State School Superintendent Kathy Cox will be on Are You Smarter Than a Fifth Grader? tonight. Kind of funny given the state of education here in Georgia.

What is even funnier is that this ad by State Rep. Rob Teilhet (D) will run during the show:

Comments

No public official is allowed to do anything that might be fun until everything is perfect.

Wow, I totally did not expect her to win. Go Kathy!

I guess even a fifth grader would wonder what Representative Tielhet is doing making expensive and EARLY campaign commercials when class sizes need to be reduced and our public schools are in such shambles. I guess he probably had egg on his face when she won. What harm was there in Kathy Cox going on this game show? At least she showed she was smarter than a fifth grader. That is more than I can say for some of the Democrats who have been running our public schools since God was a boy.
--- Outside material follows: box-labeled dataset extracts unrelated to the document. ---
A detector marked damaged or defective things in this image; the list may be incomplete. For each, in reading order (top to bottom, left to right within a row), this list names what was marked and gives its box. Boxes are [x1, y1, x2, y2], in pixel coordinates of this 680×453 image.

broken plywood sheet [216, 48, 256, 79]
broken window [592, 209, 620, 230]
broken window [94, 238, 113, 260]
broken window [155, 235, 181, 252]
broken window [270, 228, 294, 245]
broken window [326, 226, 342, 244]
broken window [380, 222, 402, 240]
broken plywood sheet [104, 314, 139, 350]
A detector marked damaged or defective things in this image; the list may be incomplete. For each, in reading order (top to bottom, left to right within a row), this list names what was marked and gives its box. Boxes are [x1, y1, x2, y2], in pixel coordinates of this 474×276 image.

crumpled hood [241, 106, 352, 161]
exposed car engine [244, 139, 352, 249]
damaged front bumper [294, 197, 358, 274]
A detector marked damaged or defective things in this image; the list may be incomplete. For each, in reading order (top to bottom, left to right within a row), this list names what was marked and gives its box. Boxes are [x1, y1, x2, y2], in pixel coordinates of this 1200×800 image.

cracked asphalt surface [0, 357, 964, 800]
What harm was there in Kathy Cox going on this game show?

No harm. She is entitled to seek national attention - for game show trivia. It's not that 40% of eighth graders failed the CRCT because of her curriculum. Or, that the lower grades' social studies grades were thrown out all together.

The reality check is revealed in students' mid-term grade reports. A failing student is met with two responses: Teachers are willing to meet before or after school for tutoring. But the same teacher said that peer tutoring is not an option because the "other students don't understand it either."

This is one parent who will also praise the teachers now saddled with a no-win situation. Already the classroom instruction has been modified from the state mandated methodology. The October achievement tests will be used by the state to determine how well students are grasping the new curriculum. Teaching to that test, it appears, will better allow students to show sufficient progress. It is a no-win for teachers and students!

At least she showed she was smarter than a fifth grader.

Barely! Folks, the "new and improved curriculum ain't working. And it will not work before our kids are ready to apply for college entrance. Kathy Cox is making excuses and saying that over time the teachers and students will work it out. Parents are not fooled. Students, our kids, are the ones in jeopardy.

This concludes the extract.